>> start Information provided

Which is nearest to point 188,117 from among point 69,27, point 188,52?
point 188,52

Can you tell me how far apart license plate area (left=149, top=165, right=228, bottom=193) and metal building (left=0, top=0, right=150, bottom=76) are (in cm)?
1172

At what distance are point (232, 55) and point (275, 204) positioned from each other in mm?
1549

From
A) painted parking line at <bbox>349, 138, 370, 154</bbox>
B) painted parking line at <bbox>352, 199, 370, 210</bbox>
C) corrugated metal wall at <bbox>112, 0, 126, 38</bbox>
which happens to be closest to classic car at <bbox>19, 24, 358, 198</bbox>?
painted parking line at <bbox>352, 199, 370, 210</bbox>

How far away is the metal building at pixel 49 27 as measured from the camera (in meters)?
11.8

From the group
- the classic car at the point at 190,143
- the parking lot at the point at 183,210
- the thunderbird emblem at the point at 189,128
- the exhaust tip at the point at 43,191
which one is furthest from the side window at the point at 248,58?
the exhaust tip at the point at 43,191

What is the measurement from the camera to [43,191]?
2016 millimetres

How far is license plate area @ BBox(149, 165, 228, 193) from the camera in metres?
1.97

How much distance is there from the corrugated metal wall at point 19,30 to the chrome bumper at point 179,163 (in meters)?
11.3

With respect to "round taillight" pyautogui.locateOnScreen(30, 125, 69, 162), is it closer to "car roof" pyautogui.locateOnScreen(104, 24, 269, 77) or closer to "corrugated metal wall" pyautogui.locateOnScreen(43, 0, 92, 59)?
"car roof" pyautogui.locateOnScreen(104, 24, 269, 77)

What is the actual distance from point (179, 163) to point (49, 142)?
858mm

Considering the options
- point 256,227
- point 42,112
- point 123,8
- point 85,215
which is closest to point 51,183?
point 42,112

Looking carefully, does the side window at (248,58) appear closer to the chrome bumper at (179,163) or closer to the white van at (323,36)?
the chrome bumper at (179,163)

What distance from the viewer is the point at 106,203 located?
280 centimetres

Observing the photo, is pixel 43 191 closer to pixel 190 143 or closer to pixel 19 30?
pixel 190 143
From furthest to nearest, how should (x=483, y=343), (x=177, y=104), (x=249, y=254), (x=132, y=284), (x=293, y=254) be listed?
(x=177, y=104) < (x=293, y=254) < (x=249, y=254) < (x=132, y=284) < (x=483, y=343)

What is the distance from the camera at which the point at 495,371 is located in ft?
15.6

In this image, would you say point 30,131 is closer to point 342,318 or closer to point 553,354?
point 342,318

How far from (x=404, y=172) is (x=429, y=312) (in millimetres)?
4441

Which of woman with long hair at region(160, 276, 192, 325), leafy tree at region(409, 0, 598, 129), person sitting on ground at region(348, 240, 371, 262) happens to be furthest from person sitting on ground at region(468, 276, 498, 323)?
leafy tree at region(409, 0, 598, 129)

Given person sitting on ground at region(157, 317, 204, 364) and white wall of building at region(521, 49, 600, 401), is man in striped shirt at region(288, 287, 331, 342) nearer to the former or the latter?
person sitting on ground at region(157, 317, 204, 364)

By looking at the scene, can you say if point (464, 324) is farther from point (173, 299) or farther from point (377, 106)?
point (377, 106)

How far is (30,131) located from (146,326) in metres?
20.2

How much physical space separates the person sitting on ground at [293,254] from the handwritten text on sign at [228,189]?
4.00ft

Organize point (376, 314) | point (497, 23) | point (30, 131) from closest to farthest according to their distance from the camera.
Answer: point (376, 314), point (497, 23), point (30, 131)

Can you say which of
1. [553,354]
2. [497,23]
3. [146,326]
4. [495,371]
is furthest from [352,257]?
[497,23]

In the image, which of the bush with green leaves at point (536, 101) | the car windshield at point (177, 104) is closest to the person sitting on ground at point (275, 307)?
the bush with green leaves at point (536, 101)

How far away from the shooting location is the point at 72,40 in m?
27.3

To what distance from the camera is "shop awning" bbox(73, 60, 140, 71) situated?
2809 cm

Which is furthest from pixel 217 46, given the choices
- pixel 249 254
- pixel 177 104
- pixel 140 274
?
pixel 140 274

>> end Information provided

Return all of the records above word for word, with nothing added, dropped, or changed.

Which is nearest to point 188,117 from among point 69,27, point 188,52?
point 188,52

Can you tell me how far apart license plate area (left=149, top=165, right=228, bottom=193) and metal building (left=0, top=0, right=150, bottom=76) are (in cm)?
1172

At what distance are point (232, 55) and point (275, 204) positioned from each other in mm?
1549

From
A) painted parking line at <bbox>349, 138, 370, 154</bbox>
B) painted parking line at <bbox>352, 199, 370, 210</bbox>
C) corrugated metal wall at <bbox>112, 0, 126, 38</bbox>
which happens to be closest to classic car at <bbox>19, 24, 358, 198</bbox>?
painted parking line at <bbox>352, 199, 370, 210</bbox>

How far away is the metal building at pixel 49 27 as measured from the camera (in meters)?
11.8

From the group
- the classic car at the point at 190,143
- the parking lot at the point at 183,210
- the thunderbird emblem at the point at 189,128
- the exhaust tip at the point at 43,191
which one is furthest from the side window at the point at 248,58?
the exhaust tip at the point at 43,191

What is the measurement from the camera to [43,191]?
2016 millimetres

How far is license plate area @ BBox(149, 165, 228, 193) from the camera in metres?
1.97

How much distance is there from the corrugated metal wall at point 19,30 to the chrome bumper at point 179,163 (in meters)?
11.3

With respect to "round taillight" pyautogui.locateOnScreen(30, 125, 69, 162), is it closer to "car roof" pyautogui.locateOnScreen(104, 24, 269, 77) or closer to "corrugated metal wall" pyautogui.locateOnScreen(43, 0, 92, 59)?
"car roof" pyautogui.locateOnScreen(104, 24, 269, 77)

What is the actual distance from point (179, 163) to point (49, 142)?
858mm

Considering the options
- point 256,227
- point 42,112
- point 123,8
- point 85,215
which is closest to point 51,183?
point 42,112

Looking carefully, does the side window at (248,58) appear closer to the chrome bumper at (179,163) or closer to the white van at (323,36)?
the chrome bumper at (179,163)

What distance from the viewer is the point at 106,203 located?
280 centimetres

Observing the photo, is pixel 43 191 closer to pixel 190 143 or closer to pixel 19 30?
pixel 190 143
From furthest to nearest, how should (x=483, y=343), (x=177, y=104), (x=249, y=254), (x=132, y=284), (x=293, y=254) be listed?
(x=177, y=104) < (x=293, y=254) < (x=249, y=254) < (x=132, y=284) < (x=483, y=343)

What is the distance from the camera at which the point at 495,371 is located in ft?
15.6

In this image, would you say point 30,131 is closer to point 342,318 or closer to point 553,354?
point 342,318

How far from (x=404, y=172) is (x=429, y=312) (in millimetres)?
4441

Which of woman with long hair at region(160, 276, 192, 325), leafy tree at region(409, 0, 598, 129), person sitting on ground at region(348, 240, 371, 262) happens to be furthest from person sitting on ground at region(468, 276, 498, 323)?
leafy tree at region(409, 0, 598, 129)

Given person sitting on ground at region(157, 317, 204, 364) and white wall of building at region(521, 49, 600, 401), is man in striped shirt at region(288, 287, 331, 342) nearer to the former or the latter?
person sitting on ground at region(157, 317, 204, 364)

By looking at the scene, can you say if point (464, 324) is farther from point (173, 299) or farther from point (377, 106)?
point (377, 106)

How far is (30,131) located from (146,326) in metres?
20.2

How much physical space separates the person sitting on ground at [293,254] from the handwritten text on sign at [228,189]?
4.00ft

Organize point (376, 314) | point (497, 23) | point (30, 131) from closest to farthest according to their distance from the camera.
Answer: point (376, 314), point (497, 23), point (30, 131)

Can you say which of
1. [553,354]
2. [497,23]
3. [146,326]
4. [495,371]
is furthest from [352,257]?
[497,23]

In the image, which of the bush with green leaves at point (536, 101) | the car windshield at point (177, 104) is closest to the person sitting on ground at point (275, 307)?
the bush with green leaves at point (536, 101)

How far away from the shooting location is the point at 72,40 in m?
27.3

To what distance from the camera is "shop awning" bbox(73, 60, 140, 71) situated?
2809 cm

Which is furthest from pixel 217 46, given the choices
- pixel 249 254
- pixel 177 104
- pixel 140 274
?
pixel 140 274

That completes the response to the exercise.